Introduction
A lot of algorithms in F# use the List
datastructure and recursion to solve tasks. This is very well for smaller datasets, but when they get bigger, the overhead of first converting them to a list can become significant if not prohibitive. This article presents a simple technique on how an IDataReader
can be used just like you would a List
, letting you stream large datasets across your algorithm, so it will use far less memory.
Background
When you compare the List
and DataReader
, they're actually pretty similar in how they work. A list
has a Head
that is the current element and a Tail
with the other elements. The DataReader
has a current element and a set of next elements that you can access using MoveNext()
. This made me wonder if you couldn't just use a DataReader
like a list
and do away with first loading the whole thing into memory in a List
. Turns out, it's pretty easy.
Update
I wrote this article when I was relatively new to F# and still rather dogmatic about functional programming, I don't do this anymore.

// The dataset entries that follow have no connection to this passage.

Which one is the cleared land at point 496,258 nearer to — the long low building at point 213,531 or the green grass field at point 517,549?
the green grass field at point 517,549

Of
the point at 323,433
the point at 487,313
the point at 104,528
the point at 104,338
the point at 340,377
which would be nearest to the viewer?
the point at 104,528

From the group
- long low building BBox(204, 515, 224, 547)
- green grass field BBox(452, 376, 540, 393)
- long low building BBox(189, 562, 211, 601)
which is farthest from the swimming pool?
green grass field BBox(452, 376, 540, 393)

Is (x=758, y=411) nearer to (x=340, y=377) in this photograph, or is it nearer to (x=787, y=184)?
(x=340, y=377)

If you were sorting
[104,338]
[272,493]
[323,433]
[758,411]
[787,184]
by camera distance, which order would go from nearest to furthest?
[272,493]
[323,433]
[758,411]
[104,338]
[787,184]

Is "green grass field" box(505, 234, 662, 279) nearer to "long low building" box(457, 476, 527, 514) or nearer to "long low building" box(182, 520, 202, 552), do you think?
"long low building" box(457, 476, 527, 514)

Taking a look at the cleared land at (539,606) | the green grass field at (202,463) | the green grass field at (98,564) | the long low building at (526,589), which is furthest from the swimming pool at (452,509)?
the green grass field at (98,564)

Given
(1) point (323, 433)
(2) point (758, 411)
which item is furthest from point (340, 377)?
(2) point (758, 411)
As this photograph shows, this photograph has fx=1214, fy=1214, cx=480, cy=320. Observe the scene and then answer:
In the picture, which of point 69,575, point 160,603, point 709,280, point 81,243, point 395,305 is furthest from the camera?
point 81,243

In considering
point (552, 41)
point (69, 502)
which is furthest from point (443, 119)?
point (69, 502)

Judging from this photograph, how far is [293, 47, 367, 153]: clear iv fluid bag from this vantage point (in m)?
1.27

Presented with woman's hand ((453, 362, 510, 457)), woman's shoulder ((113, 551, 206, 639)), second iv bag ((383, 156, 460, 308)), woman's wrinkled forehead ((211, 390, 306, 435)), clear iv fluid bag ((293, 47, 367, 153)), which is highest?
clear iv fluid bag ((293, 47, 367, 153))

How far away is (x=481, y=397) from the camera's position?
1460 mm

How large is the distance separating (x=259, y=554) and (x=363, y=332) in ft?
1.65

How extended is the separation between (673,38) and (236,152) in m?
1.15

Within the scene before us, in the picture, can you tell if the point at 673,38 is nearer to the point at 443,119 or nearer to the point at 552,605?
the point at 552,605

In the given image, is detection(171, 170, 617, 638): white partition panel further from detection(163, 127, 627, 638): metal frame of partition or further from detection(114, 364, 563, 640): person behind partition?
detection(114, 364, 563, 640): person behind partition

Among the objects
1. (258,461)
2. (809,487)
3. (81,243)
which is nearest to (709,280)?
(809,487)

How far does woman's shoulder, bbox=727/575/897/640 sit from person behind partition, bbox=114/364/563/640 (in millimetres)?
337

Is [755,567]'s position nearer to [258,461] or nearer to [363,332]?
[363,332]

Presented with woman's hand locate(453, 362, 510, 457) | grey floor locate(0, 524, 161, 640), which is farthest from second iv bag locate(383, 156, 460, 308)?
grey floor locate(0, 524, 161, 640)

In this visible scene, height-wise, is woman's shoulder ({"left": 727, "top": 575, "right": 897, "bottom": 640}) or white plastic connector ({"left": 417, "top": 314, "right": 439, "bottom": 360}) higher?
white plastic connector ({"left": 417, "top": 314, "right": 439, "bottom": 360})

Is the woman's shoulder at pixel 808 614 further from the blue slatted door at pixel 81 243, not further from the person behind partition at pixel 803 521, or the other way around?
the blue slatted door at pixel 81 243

To me, the elegance of F# is that you use functional coding where it fits best, and can mix in imperative coding where that just works better than purely functional code. IEnumerables
in F# are handled by sequences that are well known. So the way to go is to wrap your IDataReader
in a seq
that exposes the elements in a strongly typed way.
I'll leave the rest of the article because tail recursion is still a useful concept to learn and the internet should be written in ink, but here's a quick snippet of how I would do this today:
open System.Data.SqlClient
open System.Data
type SomeRecord = {
id : int
val1 : double
val2 : double
} with
static member fromRdr(rdr:IDataReader) = {
id = rdr.GetInt32 0;
val1 = rdr.GetDouble 1;
val2 = rdr.GetDouble 2
}
static member asSeq (rdr:IDataReader) = seq { while rdr.Read()
do yield SomeRecord.fromRdr rdr}
let cn = new SqlConnection "server=.;database=SomeDatabase;integrated security=true"
cn.Open()
let cmd = new SqlCommand("select id, val1, val2 from table1", cn)
let rdr = cmd.ExecuteReader()
rdr
|> SomeRecord.asSeq
|> Seq.sumBy (fun r-> r.val1 * r.val2)
rdr.Close()
cn.Close()
This is the rest of the original article...
A Textbook F# Recursive Algorithm
Let's begin by looking at a basic F# recursive algorithm using a List
. This one just takes a list of numbers and adds them up.
let l = [1..10]
let rec SumList l =
match l with
head::tail -> head + Sum tail
| [] -> 0
SumList l
This is a typical example of how recursion is used in F# to elegantly describe an algorithm. The way the numbers are added here is the list is divided into two parts: the first element: the head, and the other elements: the tail. The value of the whole list is the value of the head plus the value of the tail. Duh. The function calls itself again with the tail (which each time is one element shorter than the list passed in) until there is no more tail. That's what the []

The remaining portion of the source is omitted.